Market Trends: By analyzing expenditure data over time, businesses can spot trends in consumer behavior, which can inform strategic planning and investment decisions.
Budget Planning: For policymakers and organizations, this data aids in budget allocation and financial planning, ensuring that funding aligns with actual consumer needs and priorities.
Competitive Advantage: Companies can gain insights into competitors’ market positions by understanding where consumers are spending their money, enabling them to adjust their strategies accordingly.
region_mapping = {
1: 'I', # Region I - Ilocos
2: 'II', # Region II - Cagayan Valley
3: 'III', # Region III - Central Luzon
4: 'IV-A', # Region IV-A - CALABARZON
5: 'V', # Region V - Bicol
6: 'VI', # Region VI - Western Visayas
7: 'VII', # Region VII - Central Visayas
8: 'VIII', # Region VIII - Eastern Visayas
9: 'IX', # Region IX - Zamboanga Peninsula
10: 'X', # Region X - Northern Mindanao
11: 'XI', # Region XI - Davao
12: 'XII', # Region XII - SOCCSKSARGEN
13: 'NCR', # National Capital Region
14: 'CAR', # Cordillera Administrative Region
15: 'ARMM', # Bangsamoro Autonomous Region in Muslim Mindanao
16: 'XIII', # Region XIII - Caraga
17: 'IV-B', # Region IV-B - MIMAROPA
18: 'XVIII' # Region XVIII - Negros Island Region
}
import seaborn as sns
# Calculate average house rent by region (keep using integer values)
average_rent_by_region = fies_df.groupby('region_with_nir')['house_rent_rental_value'].mean().reset_index()
# Rename the region index using the mapping
average_rent_by_region_friendly = average_rent_by_region.rename(columns={'region_with_nir': 'region_index'})
average_rent_by_region_friendly['region_with_nir'] = average_rent_by_region_friendly['region_index'].map(region_mapping)
# Sort values for better visualization
average_rent_by_region_friendly = average_rent_by_region_friendly.sort_values(by='house_rent_rental_value')
plt.figure(figsize=(12, 6))
sns.barplot(x='region_with_nir', y='house_rent_rental_value', data=average_rent_by_region_friendly)
plt.title('Average House Rent/Rental Value by Region', fontsize=16)

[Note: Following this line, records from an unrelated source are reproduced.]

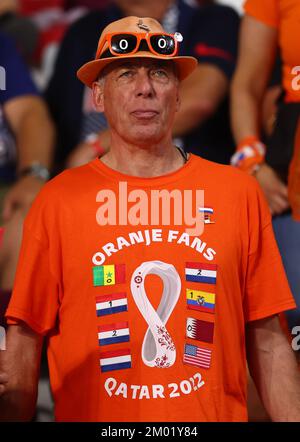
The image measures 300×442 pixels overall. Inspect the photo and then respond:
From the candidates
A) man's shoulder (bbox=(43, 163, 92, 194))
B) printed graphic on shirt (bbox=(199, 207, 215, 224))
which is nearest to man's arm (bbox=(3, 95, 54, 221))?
man's shoulder (bbox=(43, 163, 92, 194))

plt.xlabel('Region', fontsize=14)
plt.ylabel('Average Rental Value', fontsize=14)
plt.show()
Justification:
- We used a map to display in the graph the regions number specifically instead of the original 0-17 values which can cause confusions as there are regions such as NCR that is not numbered like region 1, 2, and so on. The region names are based on the PSA's record of 'Summary of Changes made in the Philippines Standard Geographic Code Since 2001'. In this record, the code for each region is showed by the code's first two digits. For instance, Region 9 starting code is 09 followed by the more specific place (municipality / city).
Insights:
Investment Decisions: The average rental values provide critical insights for potential investors looking to purchase properties, as they highlight regions with higher or lower rental income potential. for example, NCR has the highest average of house rent which can mean the demand for a place to stay in NCR is higher compared to other regions.
Regional Differences: The visualization illustrates the disparities in housing rental values across different regions, aiding in identifying profitable investment areas.
# Convert the relevant columns to numeric, forcing non-numeric values to NaN
fies_df['total_household_income'] = pd.to_numeric(fies_df['total_household_income'], errors='coerce')
fies_df['total_household_disbursements'] = pd.to_numeric(fies_df['total_household_disbursements'], errors='coerce')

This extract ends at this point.